Normalerweise mache ich, während ich ein Konzert höre, die Augen zu. Nicht so gestern Abend. Da saß ich meist mit geöffneten Augen, um mir das Schauspiel nicht entgehen zu lassen.
Angetreten waren: Sechs Schlagzeugerinnen und Schlagzeuger, also Prof. Cornelia Monske und ihre fünf Eleven – allesamt schon glänzende Musiker, die mit schier überbordender Energie ihre Instrumente beherrschen. Wie der Donner deiner Stimme, so heißt das Programm, dessen Untertitel, nicht zu Unrecht, „ein virtuoses Schlagzeuggewitter“ lautet. Zwar fällt das Erdbeben in Fredrik Schwenks Quadrivium – einem Instrumentalwerk mit eingelegten Sprechtexten auf Die sieben letzten Worte unseres Erlösers am Kreuz – fort, weil das 90 Minuten lange Stück um zwei Drittel gekürzt wurde, aber es donnert dann doch: auch in den vier Stücken des zweiten Teils. Aber kommt es auf den Donner an?

* * *

:: Arbeitsauftrag A ::
Suchen Sie aus den Datensätzen jede Zeile heraus, in der das Wort „would“ vorkommt, und schreiben Sie diese Zeilen ab.
Textauszug und Datensätze haben unterschiedliche Quellen.

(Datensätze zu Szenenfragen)
* * *

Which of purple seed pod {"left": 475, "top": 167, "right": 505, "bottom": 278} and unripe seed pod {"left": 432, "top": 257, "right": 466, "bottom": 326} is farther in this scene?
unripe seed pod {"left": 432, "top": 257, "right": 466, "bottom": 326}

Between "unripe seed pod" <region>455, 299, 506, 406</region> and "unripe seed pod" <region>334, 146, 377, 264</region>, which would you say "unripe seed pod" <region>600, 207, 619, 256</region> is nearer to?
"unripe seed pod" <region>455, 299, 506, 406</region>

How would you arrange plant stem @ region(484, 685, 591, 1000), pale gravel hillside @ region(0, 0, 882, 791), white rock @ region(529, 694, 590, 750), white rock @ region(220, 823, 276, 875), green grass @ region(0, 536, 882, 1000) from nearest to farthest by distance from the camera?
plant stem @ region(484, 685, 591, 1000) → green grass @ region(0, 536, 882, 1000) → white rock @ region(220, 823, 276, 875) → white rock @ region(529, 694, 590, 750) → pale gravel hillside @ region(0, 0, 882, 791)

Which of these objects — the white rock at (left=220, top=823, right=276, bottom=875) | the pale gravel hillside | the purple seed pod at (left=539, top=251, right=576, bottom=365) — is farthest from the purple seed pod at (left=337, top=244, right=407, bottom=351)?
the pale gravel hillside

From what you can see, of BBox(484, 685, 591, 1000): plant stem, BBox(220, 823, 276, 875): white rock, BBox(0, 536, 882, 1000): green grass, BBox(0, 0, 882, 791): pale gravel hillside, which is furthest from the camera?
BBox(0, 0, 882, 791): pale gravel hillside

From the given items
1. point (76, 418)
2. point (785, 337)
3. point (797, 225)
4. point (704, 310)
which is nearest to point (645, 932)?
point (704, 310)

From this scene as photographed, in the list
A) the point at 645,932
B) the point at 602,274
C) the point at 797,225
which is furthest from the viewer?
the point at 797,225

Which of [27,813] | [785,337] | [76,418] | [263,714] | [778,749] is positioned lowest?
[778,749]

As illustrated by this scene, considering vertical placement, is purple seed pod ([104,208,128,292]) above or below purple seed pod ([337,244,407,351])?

* * *

:: Arbeitsauftrag B ::
Prüfen Sie anhand des Textauszugs, ob die folgenden Aussagen zutreffen, und antworten Sie jeweils mit Ja oder Nein samt der entscheidenden Textstelle im genauen Wortlaut. (i) Die schreibende Person schließt beim Konzerthören normalerweise die Augen. (ii) Schwenks Quadrivium wurde in seiner vollen Länge von 90 Minuten aufgeführt. (iii) Der Titel des Programms lautet „ein virtuoses Schlagzeuggewitter“.

:: Musterlösung A ::
Between "unripe seed pod" <region>455, 299, 506, 406</region> and "unripe seed pod" <region>334, 146, 377, 264</region>, which would you say "unripe seed pod" <region>600, 207, 619, 256</region> is nearer to?
How would you arrange plant stem @ region(484, 685, 591, 1000), pale gravel hillside @ region(0, 0, 882, 791), white rock @ region(529, 694, 590, 750), white rock @ region(220, 823, 276, 875), green grass @ region(0, 536, 882, 1000) from nearest to farthest by distance from the camera?

:: Musterlösung B ::
(i) Ja: „Normalerweise mache ich, während ich ein Konzert höre, die Augen zu.“
(ii) Nein: „weil das 90 Minuten lange Stück um zwei Drittel gekürzt wurde“
(iii) Nein: „Wie der Donner deiner Stimme, so heißt das Programm“